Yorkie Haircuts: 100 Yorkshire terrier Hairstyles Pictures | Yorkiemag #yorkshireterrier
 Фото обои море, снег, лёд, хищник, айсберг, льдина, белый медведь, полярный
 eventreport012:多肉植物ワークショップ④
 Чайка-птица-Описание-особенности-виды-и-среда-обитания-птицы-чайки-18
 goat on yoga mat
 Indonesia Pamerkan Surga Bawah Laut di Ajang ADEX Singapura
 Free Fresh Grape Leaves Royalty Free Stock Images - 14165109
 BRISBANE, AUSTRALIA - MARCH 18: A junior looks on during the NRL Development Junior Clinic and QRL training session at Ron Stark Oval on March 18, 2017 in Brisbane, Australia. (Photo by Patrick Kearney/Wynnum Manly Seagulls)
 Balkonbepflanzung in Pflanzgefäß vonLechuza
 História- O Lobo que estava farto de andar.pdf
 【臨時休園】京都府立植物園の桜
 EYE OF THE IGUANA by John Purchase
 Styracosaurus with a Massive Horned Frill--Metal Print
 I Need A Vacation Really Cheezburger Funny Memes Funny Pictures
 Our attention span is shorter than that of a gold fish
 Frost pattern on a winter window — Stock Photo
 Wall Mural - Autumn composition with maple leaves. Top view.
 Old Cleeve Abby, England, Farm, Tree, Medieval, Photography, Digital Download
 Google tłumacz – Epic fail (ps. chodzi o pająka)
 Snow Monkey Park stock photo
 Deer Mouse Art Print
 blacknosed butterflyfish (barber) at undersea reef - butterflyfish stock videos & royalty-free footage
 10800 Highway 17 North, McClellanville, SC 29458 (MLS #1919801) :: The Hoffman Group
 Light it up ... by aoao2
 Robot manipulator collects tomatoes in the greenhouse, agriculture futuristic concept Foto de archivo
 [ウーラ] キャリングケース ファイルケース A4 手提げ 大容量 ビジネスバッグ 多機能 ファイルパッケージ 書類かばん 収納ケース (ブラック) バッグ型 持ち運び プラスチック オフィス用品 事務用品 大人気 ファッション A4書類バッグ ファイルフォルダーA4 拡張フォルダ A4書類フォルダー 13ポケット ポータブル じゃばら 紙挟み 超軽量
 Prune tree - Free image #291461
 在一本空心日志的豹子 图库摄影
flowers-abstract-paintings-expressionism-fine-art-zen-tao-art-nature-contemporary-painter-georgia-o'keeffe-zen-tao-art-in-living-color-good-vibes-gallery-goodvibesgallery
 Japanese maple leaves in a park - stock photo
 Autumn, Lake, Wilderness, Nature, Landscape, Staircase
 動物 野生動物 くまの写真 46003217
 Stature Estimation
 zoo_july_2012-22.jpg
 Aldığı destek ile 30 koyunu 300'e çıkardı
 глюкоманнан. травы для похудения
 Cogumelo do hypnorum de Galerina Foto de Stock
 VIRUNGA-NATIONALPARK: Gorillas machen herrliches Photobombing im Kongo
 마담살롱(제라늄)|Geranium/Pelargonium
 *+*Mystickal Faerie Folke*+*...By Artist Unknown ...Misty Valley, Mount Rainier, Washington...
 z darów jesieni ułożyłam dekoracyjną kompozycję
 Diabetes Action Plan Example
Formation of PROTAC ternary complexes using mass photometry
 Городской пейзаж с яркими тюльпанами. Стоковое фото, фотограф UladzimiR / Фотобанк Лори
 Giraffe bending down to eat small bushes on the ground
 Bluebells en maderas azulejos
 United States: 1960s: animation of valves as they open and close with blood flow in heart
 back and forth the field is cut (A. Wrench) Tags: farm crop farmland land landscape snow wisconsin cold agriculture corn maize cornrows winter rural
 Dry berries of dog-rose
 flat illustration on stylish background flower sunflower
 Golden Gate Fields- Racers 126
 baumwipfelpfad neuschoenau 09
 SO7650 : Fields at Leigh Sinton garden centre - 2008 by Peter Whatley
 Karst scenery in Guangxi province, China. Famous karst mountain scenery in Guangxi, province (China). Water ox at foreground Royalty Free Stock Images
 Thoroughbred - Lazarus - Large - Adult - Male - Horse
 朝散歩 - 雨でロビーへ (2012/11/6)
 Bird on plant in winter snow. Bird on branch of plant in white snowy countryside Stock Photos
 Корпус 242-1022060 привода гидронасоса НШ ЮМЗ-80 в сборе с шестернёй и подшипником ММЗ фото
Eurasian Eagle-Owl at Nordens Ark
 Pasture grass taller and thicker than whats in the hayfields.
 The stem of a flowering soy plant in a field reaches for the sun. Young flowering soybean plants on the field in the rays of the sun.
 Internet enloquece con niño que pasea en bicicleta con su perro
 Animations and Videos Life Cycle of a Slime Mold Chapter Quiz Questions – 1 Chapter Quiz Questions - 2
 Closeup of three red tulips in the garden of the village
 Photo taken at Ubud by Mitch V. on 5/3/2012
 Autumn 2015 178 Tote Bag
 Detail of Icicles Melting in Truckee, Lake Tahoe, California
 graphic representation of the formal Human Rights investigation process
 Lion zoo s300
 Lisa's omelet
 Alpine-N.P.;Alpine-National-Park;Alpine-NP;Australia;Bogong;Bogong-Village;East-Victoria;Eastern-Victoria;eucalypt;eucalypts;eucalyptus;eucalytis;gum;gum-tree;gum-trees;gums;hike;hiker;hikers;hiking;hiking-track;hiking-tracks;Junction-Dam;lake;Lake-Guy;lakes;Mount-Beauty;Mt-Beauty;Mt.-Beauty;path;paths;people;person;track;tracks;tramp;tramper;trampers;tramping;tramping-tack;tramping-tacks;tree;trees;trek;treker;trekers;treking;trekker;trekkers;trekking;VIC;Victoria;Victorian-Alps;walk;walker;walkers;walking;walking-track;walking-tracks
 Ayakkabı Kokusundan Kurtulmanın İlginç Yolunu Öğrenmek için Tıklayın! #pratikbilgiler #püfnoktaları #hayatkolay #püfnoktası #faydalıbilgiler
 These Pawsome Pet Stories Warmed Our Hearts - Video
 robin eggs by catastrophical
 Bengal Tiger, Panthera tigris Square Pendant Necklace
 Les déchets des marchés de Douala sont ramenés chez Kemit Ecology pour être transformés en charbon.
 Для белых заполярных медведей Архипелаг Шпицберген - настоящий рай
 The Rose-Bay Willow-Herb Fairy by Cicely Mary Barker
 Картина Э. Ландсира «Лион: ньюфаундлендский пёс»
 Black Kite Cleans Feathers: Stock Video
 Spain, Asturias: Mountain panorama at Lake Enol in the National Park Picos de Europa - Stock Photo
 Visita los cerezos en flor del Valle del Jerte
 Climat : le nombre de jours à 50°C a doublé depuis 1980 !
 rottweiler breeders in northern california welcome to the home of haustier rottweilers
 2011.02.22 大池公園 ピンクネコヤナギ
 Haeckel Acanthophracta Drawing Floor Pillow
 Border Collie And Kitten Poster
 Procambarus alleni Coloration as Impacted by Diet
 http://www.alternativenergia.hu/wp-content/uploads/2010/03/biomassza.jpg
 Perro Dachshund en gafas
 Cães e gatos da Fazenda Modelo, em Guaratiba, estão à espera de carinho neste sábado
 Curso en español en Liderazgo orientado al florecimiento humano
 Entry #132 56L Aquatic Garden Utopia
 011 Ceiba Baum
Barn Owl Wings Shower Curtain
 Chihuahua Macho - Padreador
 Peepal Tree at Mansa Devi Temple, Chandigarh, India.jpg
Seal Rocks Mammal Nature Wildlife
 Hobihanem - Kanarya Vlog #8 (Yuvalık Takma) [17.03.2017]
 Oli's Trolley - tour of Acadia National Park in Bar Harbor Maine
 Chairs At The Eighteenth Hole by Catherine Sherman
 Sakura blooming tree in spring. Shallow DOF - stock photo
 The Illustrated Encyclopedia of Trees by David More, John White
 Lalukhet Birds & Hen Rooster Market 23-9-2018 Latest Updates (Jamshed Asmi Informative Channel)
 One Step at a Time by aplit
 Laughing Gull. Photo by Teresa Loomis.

· · ·

[What the exercise asks] Only the lines above starting with the one with "Google tłumacz –" and going through the one with "zoo_july_2012-22.jpg" are to be copied, word for word and with both ends kept.

[Solution for this task]
 Google tłumacz – Epic fail (ps. chodzi o pająka)
 Snow Monkey Park stock photo
 Deer Mouse Art Print
 blacknosed butterflyfish (barber) at undersea reef - butterflyfish stock videos & royalty-free footage
 10800 Highway 17 North, McClellanville, SC 29458 (MLS #1919801) :: The Hoffman Group
 Light it up ... by aoao2
 Robot manipulator collects tomatoes in the greenhouse, agriculture futuristic concept Foto de archivo
 [ウーラ] キャリングケース ファイルケース A4 手提げ 大容量 ビジネスバッグ 多機能 ファイルパッケージ 書類かばん 収納ケース (ブラック) バッグ型 持ち運び プラスチック オフィス用品 事務用品 大人気 ファッション A4書類バッグ ファイルフォルダーA4 拡張フォルダ A4書類フォルダー 13ポケット ポータブル じゃばら 紙挟み 超軽量
 Prune tree - Free image #291461
 在一本空心日志的豹子 图库摄影
flowers-abstract-paintings-expressionism-fine-art-zen-tao-art-nature-contemporary-painter-georgia-o'keeffe-zen-tao-art-in-living-color-good-vibes-gallery-goodvibesgallery
 Japanese maple leaves in a park - stock photo
 Autumn, Lake, Wilderness, Nature, Landscape, Staircase
 動物 野生動物 くまの写真 46003217
 Stature Estimation
 zoo_july_2012-22.jpg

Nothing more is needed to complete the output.